NVIDIA / caffe

Caffe: a fast open framework for deep learning.
http://caffe.berkeleyvision.org/
Other
672 stars 263 forks source link

CuDNNConvolutionLayerTest faild at random #519

Closed twmht closed 6 years ago

twmht commented 6 years ago

Hi,

I found that CuDNNConvolutionLayerTest /TestGradientCuDNN failed at random with double type.

Here is the log

Note: Google Test filter = CuDNNConvolutionLayerTest/*.TestGradientCuDNN
Note: Randomizing tests' orders with a seed of 21590 .
[==========] Running 2 tests from 2 test cases.
[----------] Global test environment set-up.
[----------] 1 test from CuDNNConvolutionLayerTest/1, where TypeParam = double
[ RUN      ] CuDNNConvolutionLayerTest/1.TestGradientCuDNN
./include/caffe/test/test_gradient_check_util.hpp:169: Failure
The difference between computed_gradient and estimated_gradient is 0.25806093215942383, which exceeds threshold_ * scale, where
computed_gradient evaluates to -3.4281129837036133,
estimated_gradient evaluates to -3.6861739158630371, and
threshold_ * scale evaluates to 0.036861740052700043.
debug: (top_id, top_data_id, blob_id, feat_id)=0,0,0, 0; feat = 0.025121258571743965; objective+ = -8.9507465362548828; objective- = -8.7295761108398438; stepsize_ = 0.029999999329447746
[  FAILED  ] CuDNNConvolutionLayerTest/1.TestGradientCuDNN, where TypeParam = double (2242 ms)
[----------] 1 test from CuDNNConvolutionLayerTest/1 (2242 ms total)

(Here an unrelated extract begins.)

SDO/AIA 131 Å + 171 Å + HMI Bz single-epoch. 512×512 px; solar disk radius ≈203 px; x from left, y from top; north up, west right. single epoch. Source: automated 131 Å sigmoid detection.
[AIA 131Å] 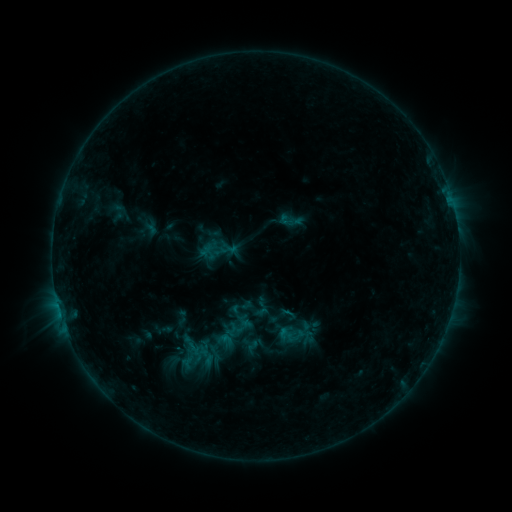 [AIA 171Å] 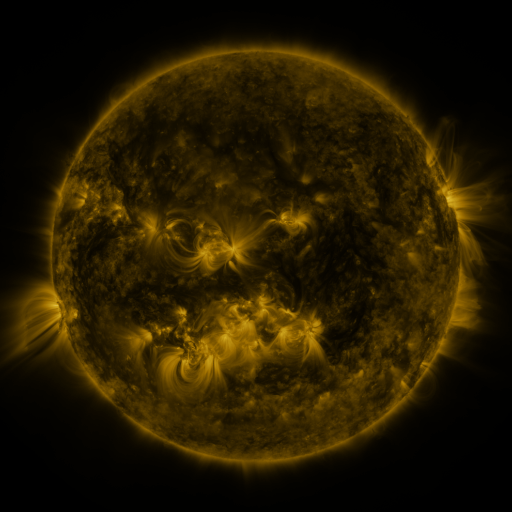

[----------] 1 test from CuDNNConvolutionLayerTest/0, where TypeParam = float
[ RUN      ] CuDNNConvolutionLayerTest/0.TestGradientCuDNN
[       OK ] CuDNNConvolutionLayerTest/0.TestGradientCuDNN (1338 ms)
[----------] 1 test from CuDNNConvolutionLayerTest/0 (1338 ms total)

[----------] Global test environment tear-down
[==========] 2 tests from 2 test cases ran. (3580 ms total)
[  PASSED  ] 1 test.
[  FAILED  ] 1 test, listed below:
[  FAILED  ] CuDNNConvolutionLayerTest/1.TestGradientCuDNN, where TypeParam = double

Environment: cudnn8 + cuda6 + GTX 970

Any idea?

drnikolaev commented 6 years ago

@twmht thanks. Yes, in some cases double fails but it's hard to reproduce. I assume you mean cuda8 and cudnn6, right? Please try to upgrade.